Chih-Ying Lay, a Taiwanese-Canadian, explores our desperate need for beauty and belonging–-and the cost when what is found is the opposite of both. Lay’s characters are outsiders, whether queer, indigenous, unloved, or lost, and each discovers that home is not the sanctuary it was meant to be. Sometimes, however, they find a place to call their very own, as if to tell the reader: You can, too.
"Good writers create worlds -- great writers, glittering constellations. Chih-Ying Lay's debut collection makes my head spin. Diamond-hard, harrowing, melancholy, bawdy, erudite, his stories stream with blood, sperm, tears, piss, sweat, passion, loss. A medical student lovingly dissects the body of a dear friend who was a political dissident; a twisted sexual triangle develops between an artist, her nine-year-old son, and a day labourer; a young man whose mother is in chemo develops sympathetic symptoms all his own. By turns blunt, cynical, yearning, delicate, wounding, Home Sickness is the work of a true original. As one queer writer to another, I salute an astonishing new talent."
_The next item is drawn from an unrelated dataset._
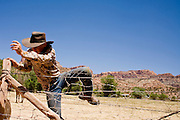 """June 16, 2008 -- COLORADO CITY, AZ: A member of the Jessop family jumps over the fence around their horse corral in Colorado City, AZ. The Jessops are a polygamous family and members of the FLDS. Colorado City and neighboring town of Hildale, UT, are home to the Fundamentalist Church of Jesus Christ of Latter Day Saints (FLDS) which split from the mainstream Church of Jesus Christ of Latter Day Saints (Mormons) after the Mormons banned plural marriage (polygamy) in 1890 so that Utah could gain statehood into the United States. The FLDS Prophet (leader), Warren Jeffs, has been convicted in Utah of """"rape as an accomplice"""" for arranging the marriage of teenage girl to her cousin and is currently on trial for similar, those less serious, charges in Arizona. After Texas child protection authorities raided the Yearning for Zion Ranch, (the FLDS compound in Eldorado, TX) many members of the FLDS community in Colorado City/Hildale fear either Arizona or Utah authorities could raid their homes in the same way. Older members of the community still remember the Short Creek Raid of 1953 when Arizona authorities using National Guard troops, raided the community, arresting the men and placing women and children in """"protective"""" custody. After two years in foster care, the women and children returned to their homes. After the raid, the FLDS Church eliminated any connection to the """"Short Creek raid"""" by renaming their town Colorado City in Arizona and Hildale in Utah.   Photo by Jack Kurtz"""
Will Aitken, Antigone Undone
Born in Taipei, CHIH-YING LAY came to Canada in 2008 to obtain his Ph.D. in Microbiology at McGill University. Stories from his first collection, The Escapist, published in Taiwan in 2008, have been awarded the Formosa Literature Prize and the Liberty Times Literature Prize. He has published a novel, The Ideal Family (2012), and another collection of short fiction, The Comic Lives of Losers (2016). A guest broadcaster both in Taiwan and for Radio Canada International in Montreal, Lay sings in Ensemble Sainte-Anne Singers and Musica Orbium. He works as a senior research scientist in Montreal.
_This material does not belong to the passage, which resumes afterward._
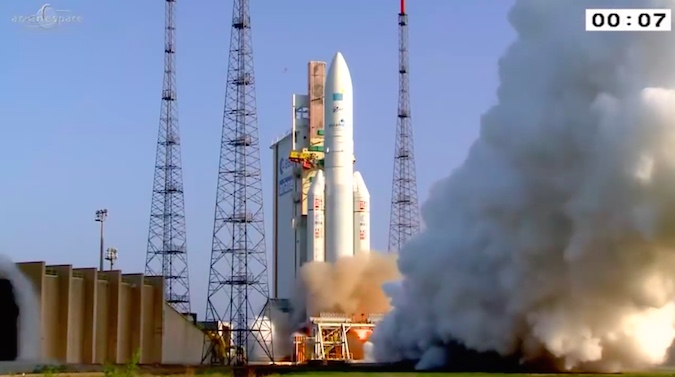 The Ariane 5's two solid rocket boosters ignite seven seconds later, each generating more than 1.3 million pounds of thrust.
DARRYL STERK has been translating Mandarin-language fiction from Taiwan and occasionally from China for a dozen years, most notably Wu Ming-Yi's two novels The Man With the Compound Eyes (Harvill Secker, 2013) and The Stolen Bicycle (Text, 2017), which was longlisted for the Booker International. He translated Xue Yiwei's Shenzheners (2016) and Dr. Bethune's Children (2017) for Linda Leith Publishing. Originally from Edmonton, Darryl Sterk lives in Hong Kong.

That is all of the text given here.